Lost at sea for three months on a sailboat without a mast or power, Tony Sin turned to what he had to stay alive: beef bouillon cubes, salad oil, instant flour and obsessive fantasies about feasting like royalty.
It was just enough to keep him going. Barely.
Rescued 700 miles northeast of Honolulu by a British-flagged cargo ship last month, Sin, a former Press Democrat copy editor, was near death.
His emaciated form was down from 145 pounds to about 89. He was dangerously dehydrated.
"I couldn't even talk at that point," Sin, 53, said last week, two days after flying north from Panama and making his way to Santa Rosa. "I couldn't tell them who I was. The only thing I was able to ask - and I don't know why - was, 'Where are we?'"
The answer was about 2,000 miles from his departure point of San Francisco Bay and aboard the M.V. Clementine, a 600-foot freighter hauling sand to Florida, nonstop from Japan.
Sin had been at sea for 100 days, having set out for Hawaii and a new life.
But stormy seas swamped his batteries and weakened the mast on his 30-foot Islander until, barely a week into his voyage, it simply fell over, taking the radio antenna attached to it.
Sin considers his rescue three months later - adrift in the Pacific, surrounded by hundreds of miles of empty sea - "a minor miracle."
He had no working radio or signaling beacon onboard his boat, the Accent. He hadn't shared the details of his trip with anyone, so no one knew he was in trouble. He didn't have the proper tackle for ocean fishing.
Sin, so frail in the last days of his journey that he left his sleeping bag only to bail out the boat for maybe an hour each day, said he remembers hearing the Clementine's blaring horn but didn't trust his ears.
"Strange things happen when you're out at sea and you're alone," Sin said, recalling how he sometimes awakened to the smell of fresh donuts or heard the gentle steps of nonexistent cats.
But seeing the huge ship out his porthole, he knew he somehow had to get on deck before its captain turned the boat around, thinking no one was aboard.
Sin had reason to be fearful. He'd encountered a different freighter about two weeks earlier. It made a wide turn in his direction, then acknowledged his boat with a blow of its horn and just kept going.
On both occasions, Sin managed to crawl on deck and set off emergency flares. On Feb. 21, he fired his last three, and the Clementine crew noticed.
Using a harness, they hauled Sin up the side of the ship. Sailors salvaged a suitcase and three other bags from the Accent, recovering Sin's digital camera and his passport.

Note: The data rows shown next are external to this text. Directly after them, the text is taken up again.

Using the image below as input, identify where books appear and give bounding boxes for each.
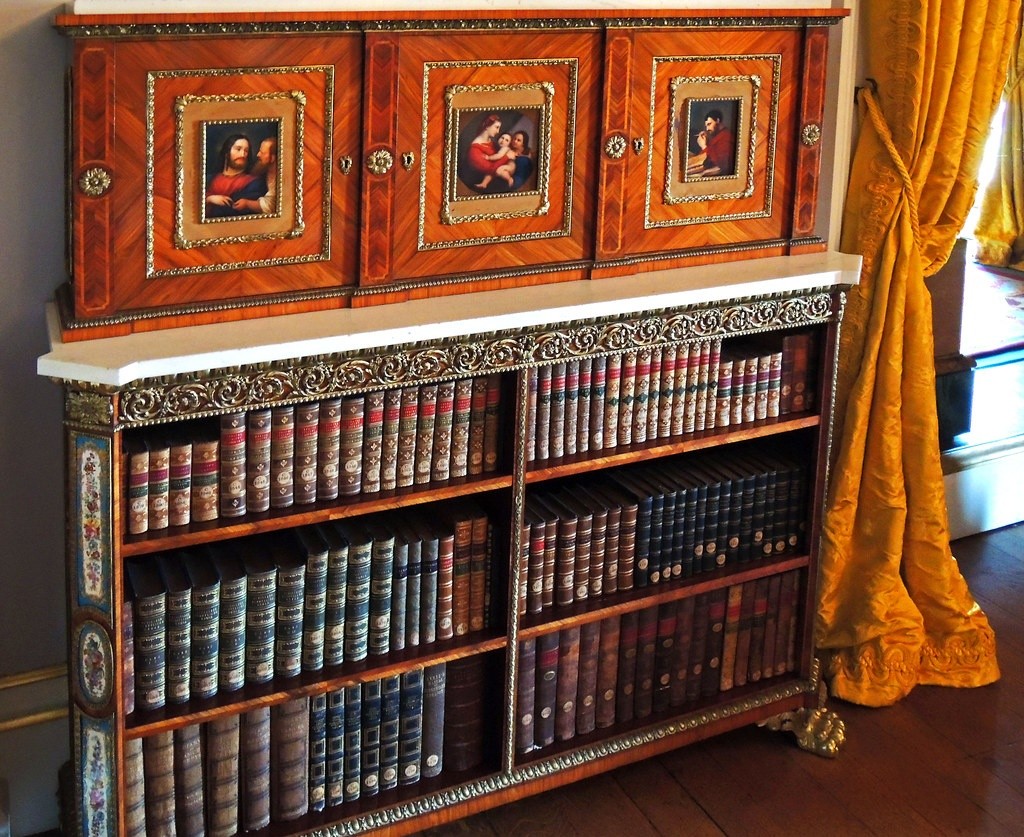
[121,330,812,837]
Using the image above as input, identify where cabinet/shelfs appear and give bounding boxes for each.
[38,283,853,837]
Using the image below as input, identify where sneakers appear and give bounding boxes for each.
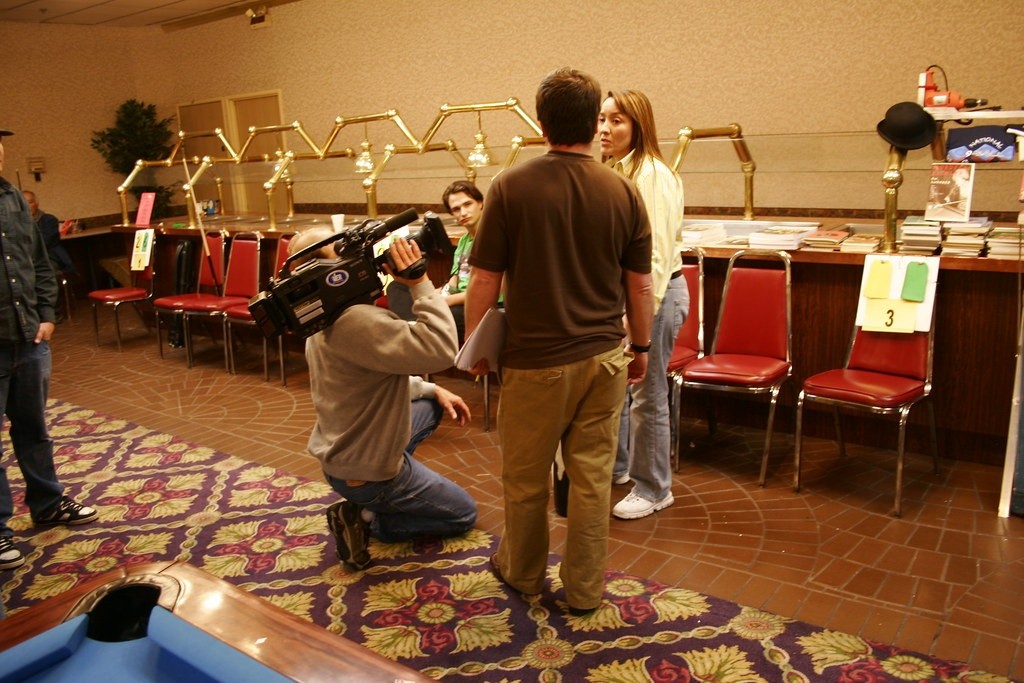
[32,496,99,525]
[613,489,677,520]
[615,472,631,485]
[326,502,372,570]
[1,537,26,569]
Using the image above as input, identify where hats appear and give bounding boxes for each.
[877,101,937,151]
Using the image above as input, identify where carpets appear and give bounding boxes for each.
[0,398,1013,683]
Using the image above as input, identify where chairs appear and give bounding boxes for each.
[89,231,305,386]
[793,301,943,516]
[666,245,714,467]
[674,249,800,486]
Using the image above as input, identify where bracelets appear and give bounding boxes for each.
[630,340,652,352]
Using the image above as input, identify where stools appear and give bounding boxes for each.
[423,342,490,432]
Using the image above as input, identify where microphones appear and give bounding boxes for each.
[369,207,419,239]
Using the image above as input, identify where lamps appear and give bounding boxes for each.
[464,110,499,167]
[271,133,298,178]
[352,121,376,173]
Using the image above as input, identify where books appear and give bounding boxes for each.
[684,161,1023,261]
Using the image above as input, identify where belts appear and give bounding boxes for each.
[671,270,683,281]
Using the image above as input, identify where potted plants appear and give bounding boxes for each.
[90,97,174,220]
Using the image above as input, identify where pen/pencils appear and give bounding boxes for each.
[473,373,481,385]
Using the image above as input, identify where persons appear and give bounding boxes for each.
[465,72,654,615]
[18,189,73,324]
[599,89,690,518]
[0,128,100,569]
[288,227,478,571]
[434,181,506,328]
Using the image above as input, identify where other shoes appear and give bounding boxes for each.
[490,552,544,595]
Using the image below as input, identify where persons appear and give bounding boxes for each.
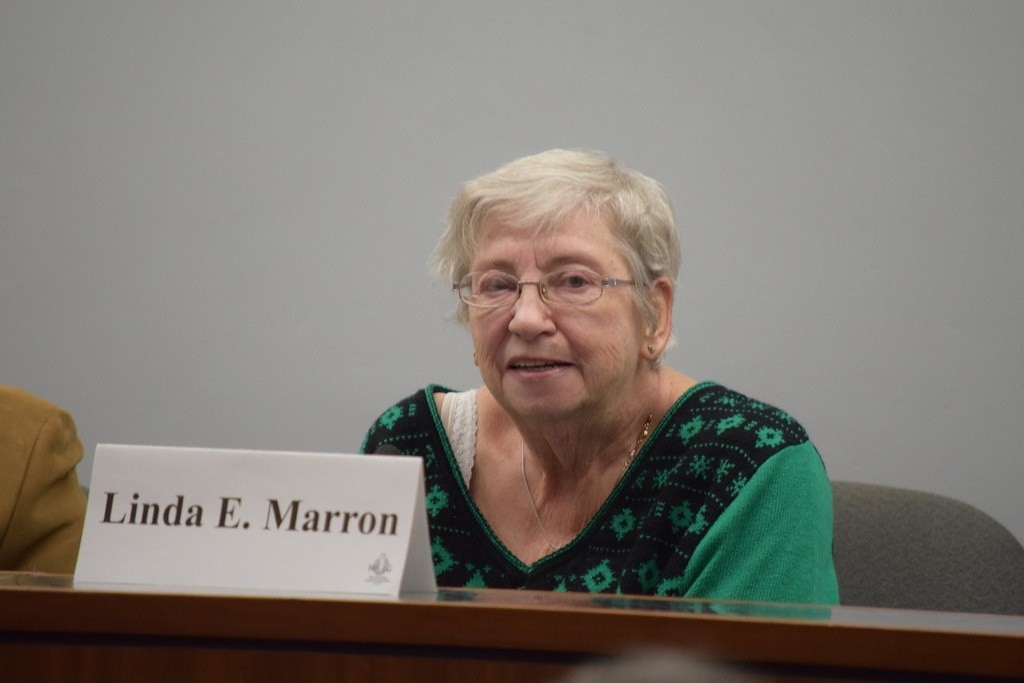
[359,149,842,606]
[1,384,87,574]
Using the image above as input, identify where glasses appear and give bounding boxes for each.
[452,268,645,308]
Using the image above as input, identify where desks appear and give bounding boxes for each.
[0,567,1024,683]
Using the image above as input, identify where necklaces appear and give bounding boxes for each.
[521,411,654,548]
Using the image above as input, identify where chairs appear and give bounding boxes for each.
[831,482,1024,615]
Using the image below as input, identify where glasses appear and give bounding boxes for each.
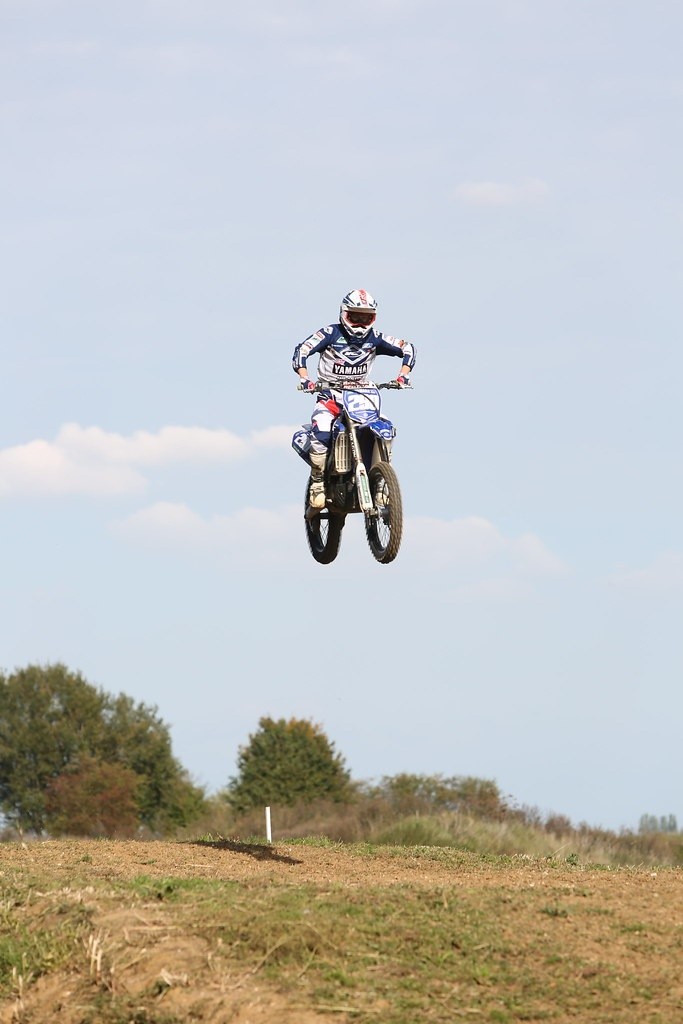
[349,315,372,324]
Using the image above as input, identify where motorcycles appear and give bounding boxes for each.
[296,380,414,565]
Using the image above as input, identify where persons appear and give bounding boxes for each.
[292,289,417,509]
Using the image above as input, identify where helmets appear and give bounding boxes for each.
[339,289,378,340]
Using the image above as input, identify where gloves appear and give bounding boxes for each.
[297,376,315,390]
[397,373,411,387]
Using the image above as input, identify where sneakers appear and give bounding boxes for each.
[309,475,326,508]
[375,482,389,506]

Everything else Sin owned was left behind.
All that remained of his food stores were a few bouillon cubes and some water.
The Clementine dropped him off in Panama 12 days later and about 25 pounds heavier from a diet long on scrambled eggs and mashed potatoes. Back in Sonoma County, still trying to regain his strength and figure out his next move, Sin says he never planned to return.